My first choice for a research topic is going to be eating disorders. Our economy today is based so much on what other people are doing. There are many people who know more about their favorite celebrity then some of their actual friends. So then when some of the Hollywood stars develop an eating disorder other people feel like they have to also. The media is ruining this up coming generation of younger kids. Every celebrity is always seen as what his or her body looks like. Skimpier clothes and a lot of makeup seem to be the new trend. And now with a lot of Hollywood stars getting eating disorders to make themselves look better everybody feels like they should do the same. They look into the mirror and become a judge of themselves and they only look for anything that is bad. We need to somehow educate everyone to see all of the good things inside of them, not critique the outsides. There is no perfect body; God gave you what you have and you have to be happy with it. The only way to change anything is to eat healthily and exercise. Which both work if done properly.

Another choice for my research paper is soccer. If you were to go to every country in the world and ask them when their favorite or most popular sport is you would get almost one answer throughout the world. Except in one country, and that would be the good old USA. If you were to go up the average American and ask them what the most popular sport in the world is you would get a few answers. To most their first answer would be most likely American football. But actually in the United States the most popular sport is actually NASCAR. After those two answers the next would be either basketball or baseball. In a lot of the US, soccer is seen as a so called easy or non-difficult sport. But most people who say that have never been to a game, other than out of the YMCA league. There are no timeouts, or stoppage of play. The clock runs the entire time, with one halftime through the 90 minute game. Even if someone gets hurt and is lying on the field the clock doesn't stop. The referee will make a judgment call at the end of the game and add on a certain amount of stoppage time and tack it onto the second half of the game, so most games end up being about 94 minutes long. I just want everyone to be educated on the sport before they rule it out as uninteresting.
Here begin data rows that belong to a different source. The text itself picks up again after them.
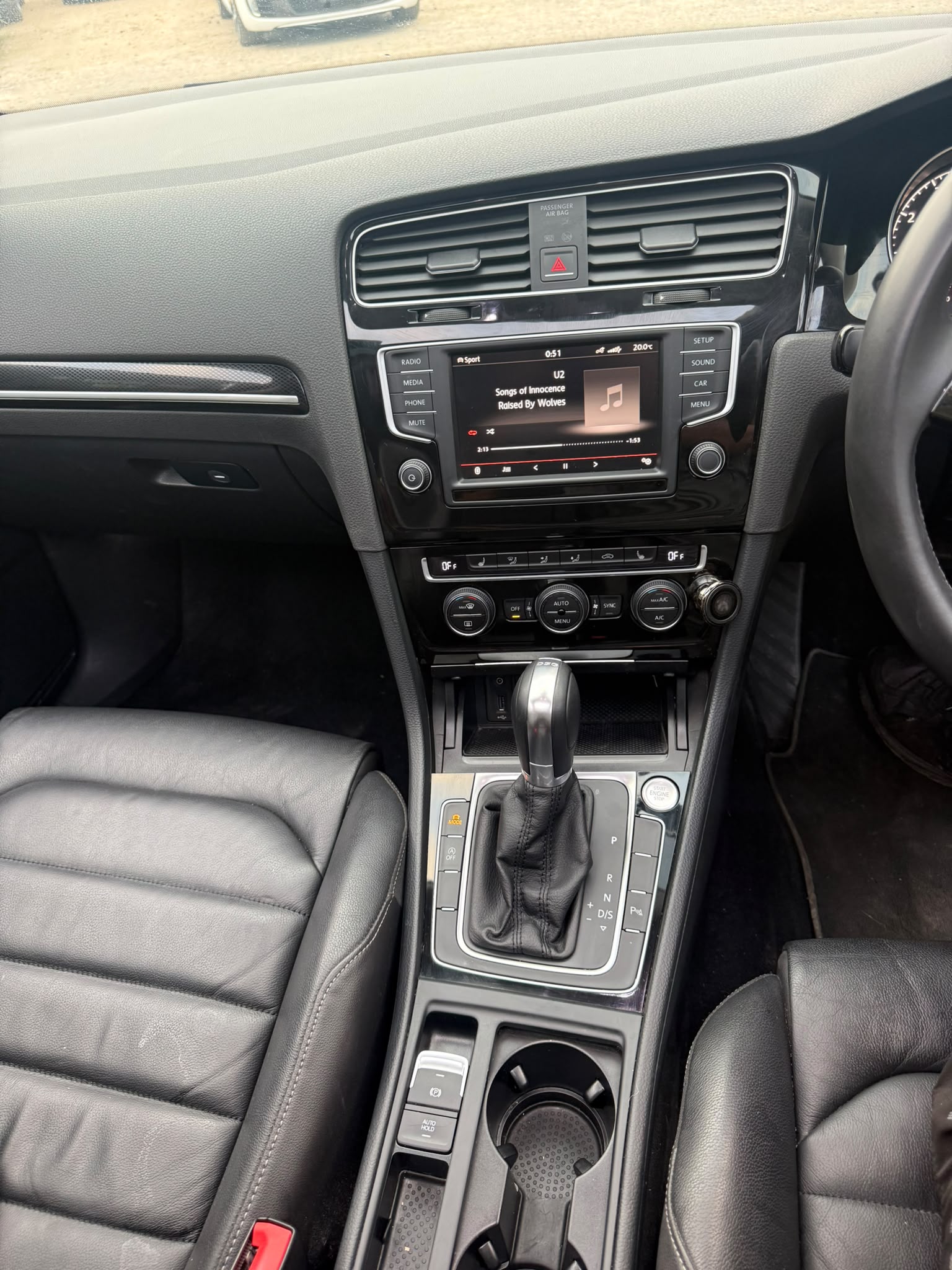 Volkswagen Golf GT 1.4 Litre Euro 6 Compliant 2016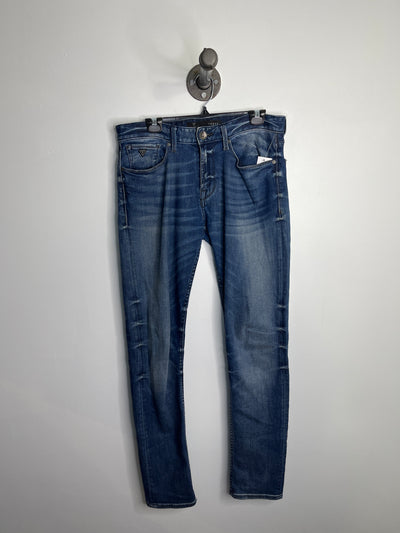 Guess Slim Tapered Jeans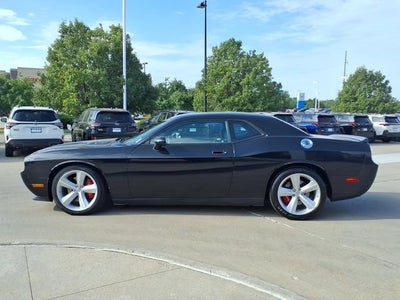 2008 Dodge Challenger SRT8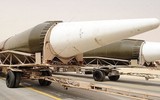 [ẢNH] Vũ khí cực mạnh khiến Saudi Arabia tự tin hủy diệt Iran trong 8 giờ đồng hồ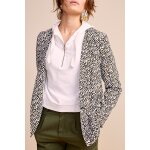 Veste noir et blanc - one step femme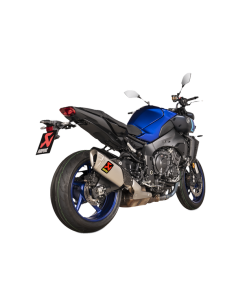 SILENCIADOR MARCA AKRAPOVIC YAMAHA MT-10 ABS 2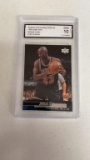 1999 Upper Deck Michael Jordan #155 Checklist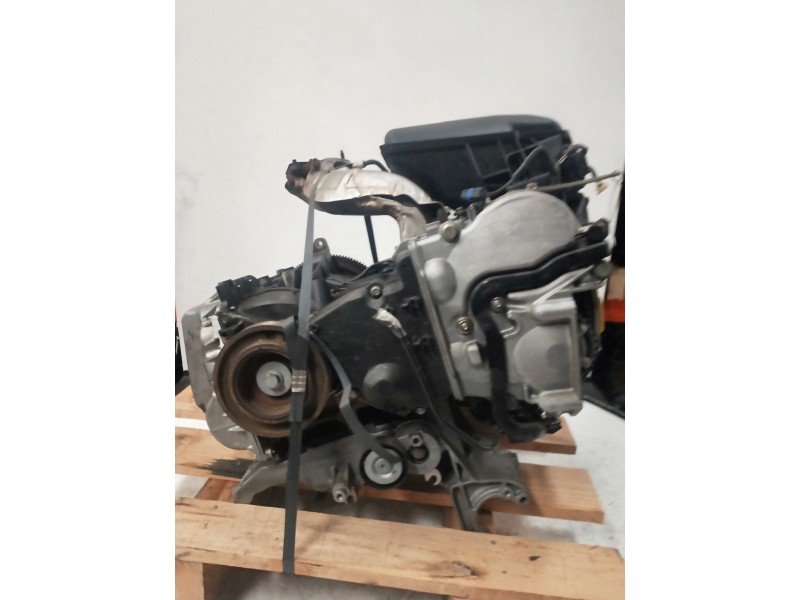 Recambio de motor completo para renault laguna ii (bg0) 1.8 cat referencia OEM IAM F4PC770 C055291 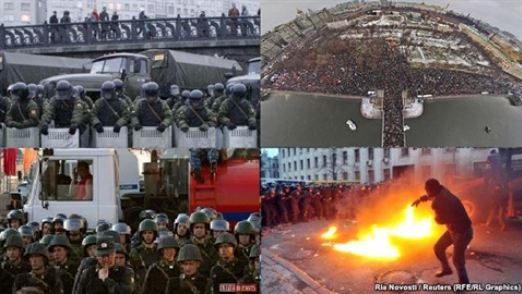 Nỗi ám ảnh 26 năm của ông Putin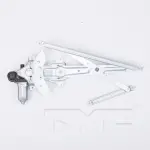660131 - : TYC Power Window Motor and Regulator Assembly for TYC Image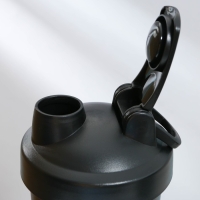 Шейкер &laquo;Работа над собой&raquo;, 600 мл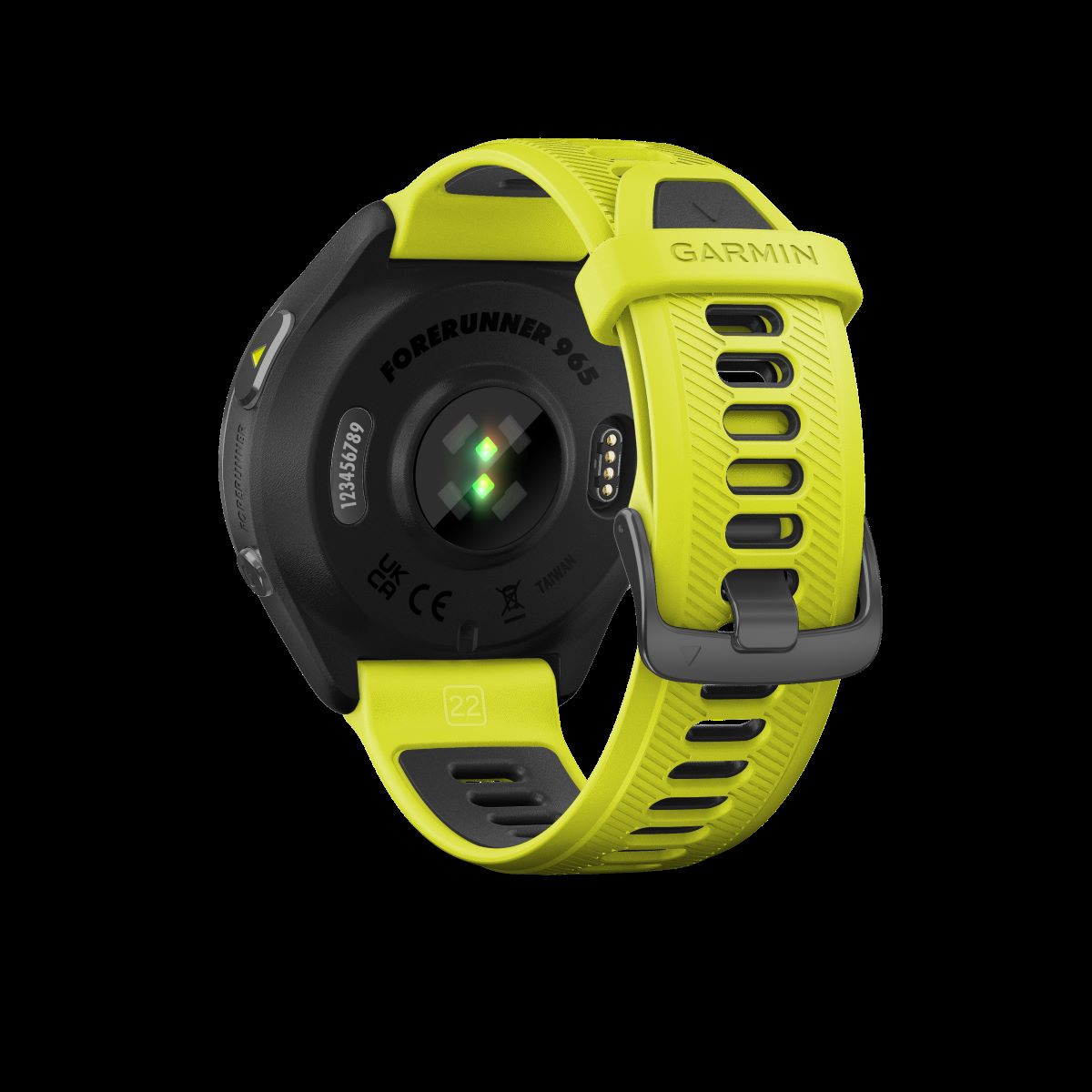 Forerunner 965, GPS, EMEA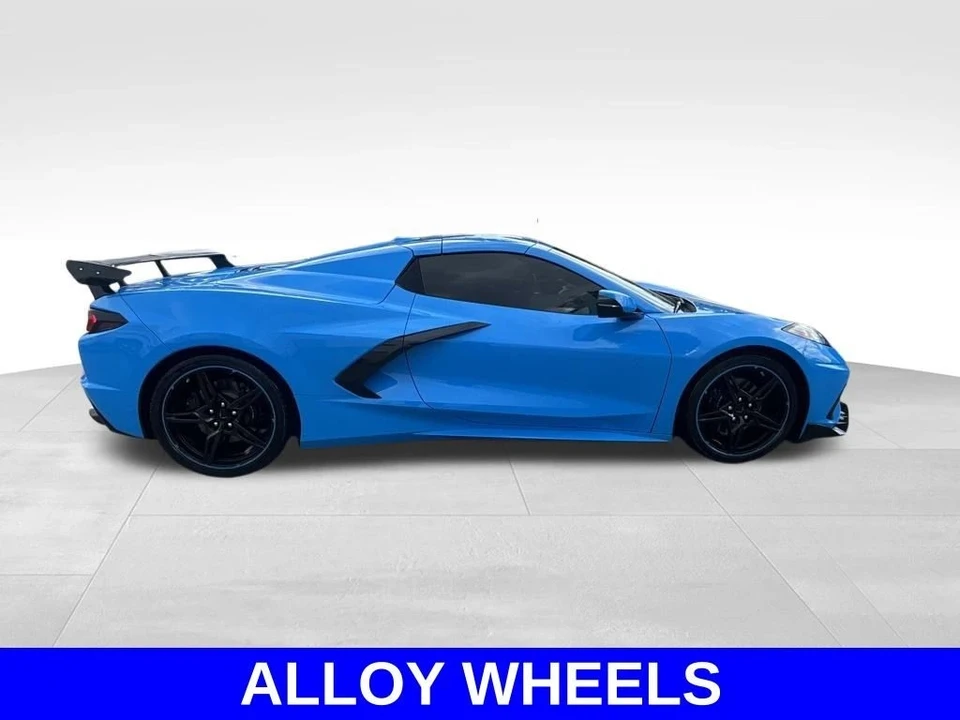 2022 Chevrolet Corvette C8 - Image 3 of 12
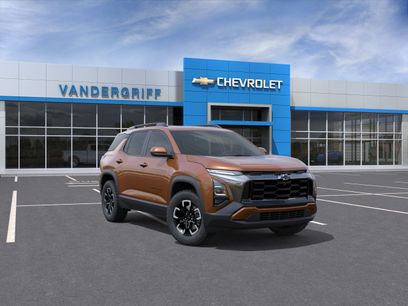 New 2027 Chevrolet Equinox ACTIV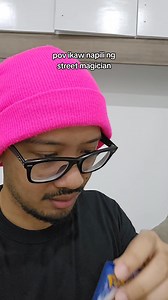 street magician | Tyrone Tiaga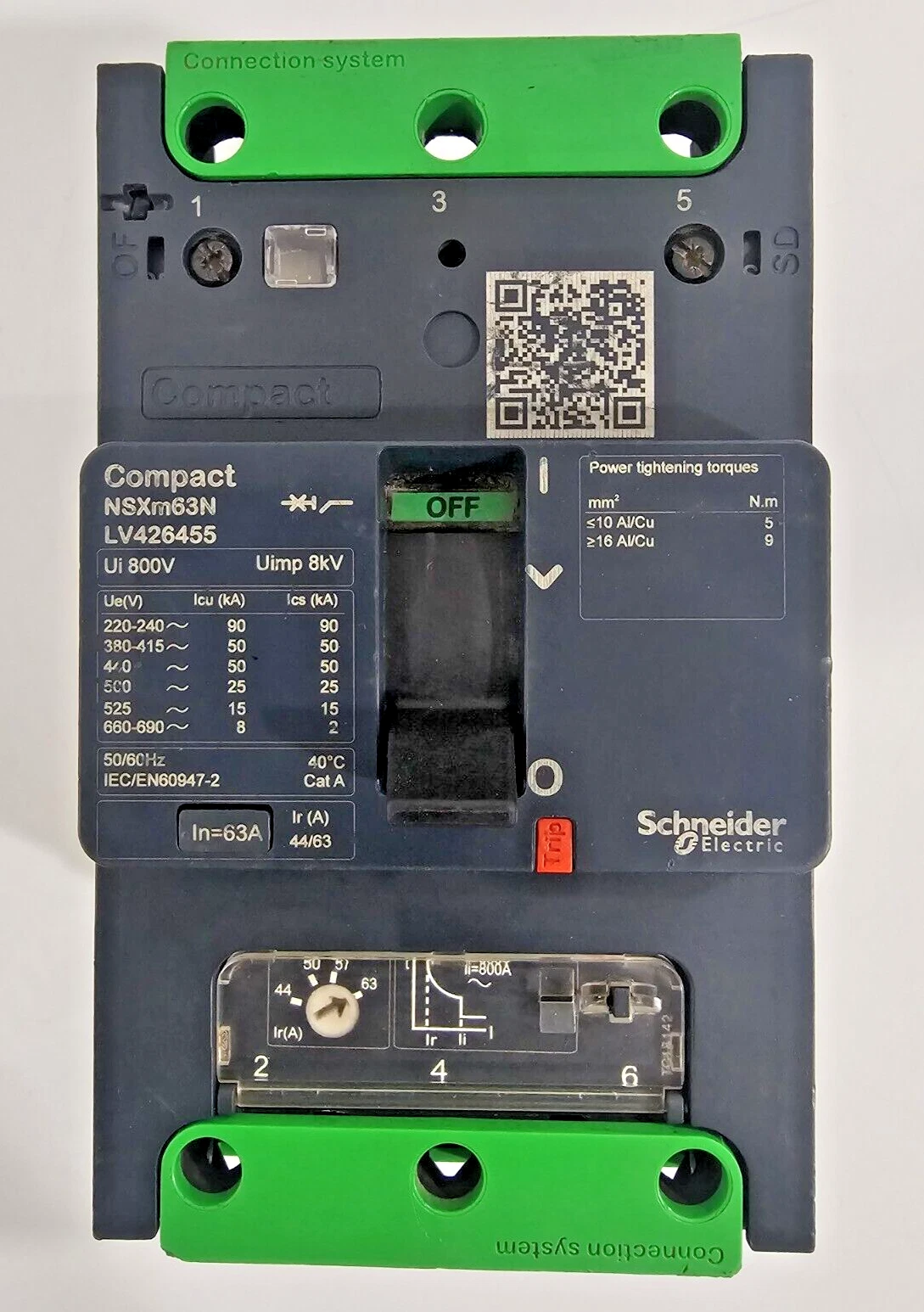 SIEMENS SIEMENS Used Working Motor Control Contactor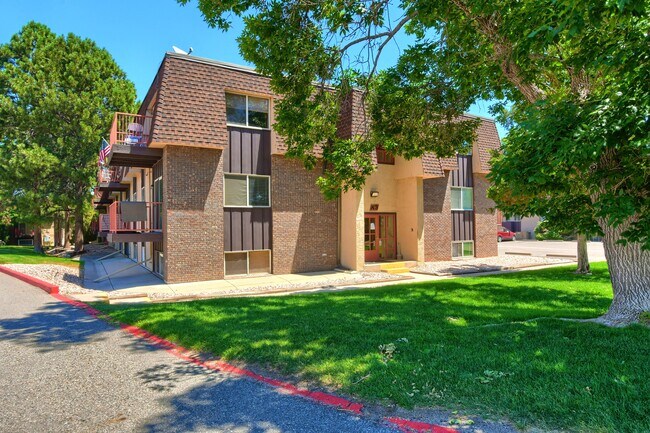 7755 E Quincy Ave Unidad 205A3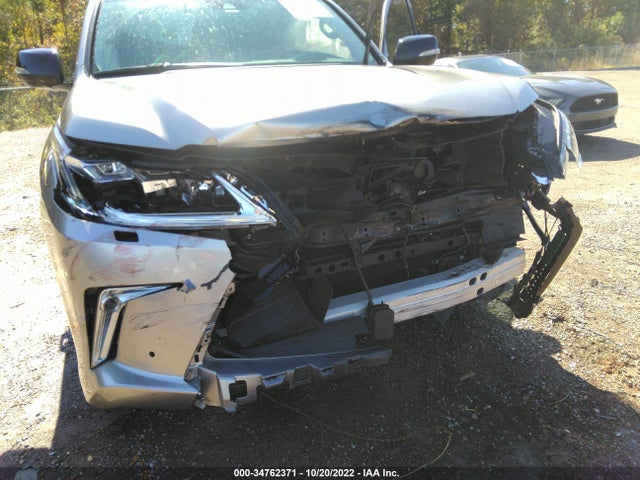 2018 Lexus LX, VIN: JTJHY7AX4J4276396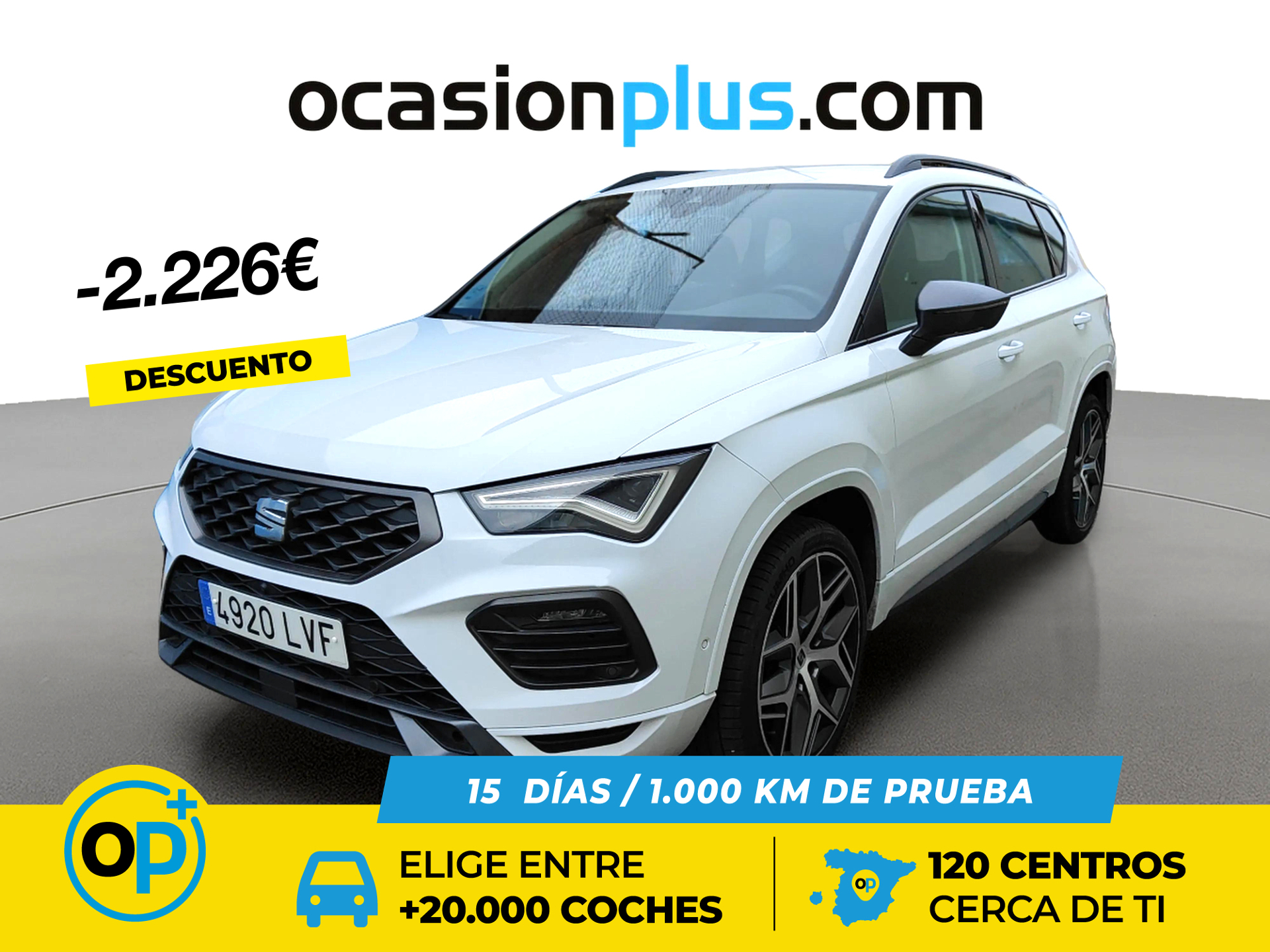 Imagen de SEAT Ateca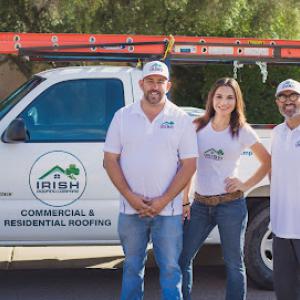 Irish Roofing Company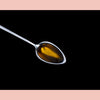Gestura 01 Kitchen Spoon Silver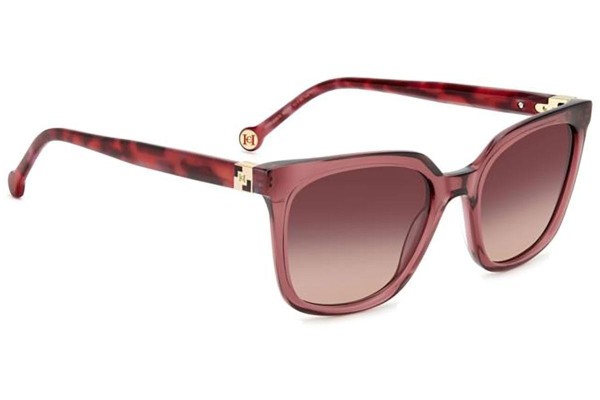 Sonnenbrille Carolina Herrera HER0236/S 82U/3X Quadratisch Rot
My final idea for a research paper is the way college major and general education classes are set up. Say that you are going into college as an art major. You are very good at it and are ready to do it for the rest of your life. Then you are told that you have to take a bunch of general education classes so that you can graduate. They make you take a couple History, Math, English, and other classes. Although it does make sense in a way to make everyone take them, some people are very bad at some subjects. Right now I'm a marketing major, but before I can take a single marketing class I need to take a bunch of accounting and economics classes first. I am not very good at either of them, and they will not help me at all with my actual major. So I am stuck taking a bunch of classes that aren't interesting and are very hard. I feel like a lot of people get discouraged about college because of this and end up dropping out or at least changing different major. There should definitely be some courses that everyone has to take, but there shouldn’t be so many.

1 comments:

  1. I think your last topic isn't really viable because the fact is: people choose their schools and when they choose a university over an art institute, they are promised a wide-ranging liberal education and all that that implies, general education courses included. However, if you had chosen the Art Institute of Pittsburgh or some other specialty or technical school, you would not have to deal with those gen ed type of courses. Then there's soccer. This topic seems to focus on why it isn't everybody's (in the U.S.) favorite sport. Unless you did it on the rise in popularity of soccer in the U.S., it's hard to see how you'd frame a productive research question. Eating disorders is pretty overdone, also. Maybe the 2nd is the best one.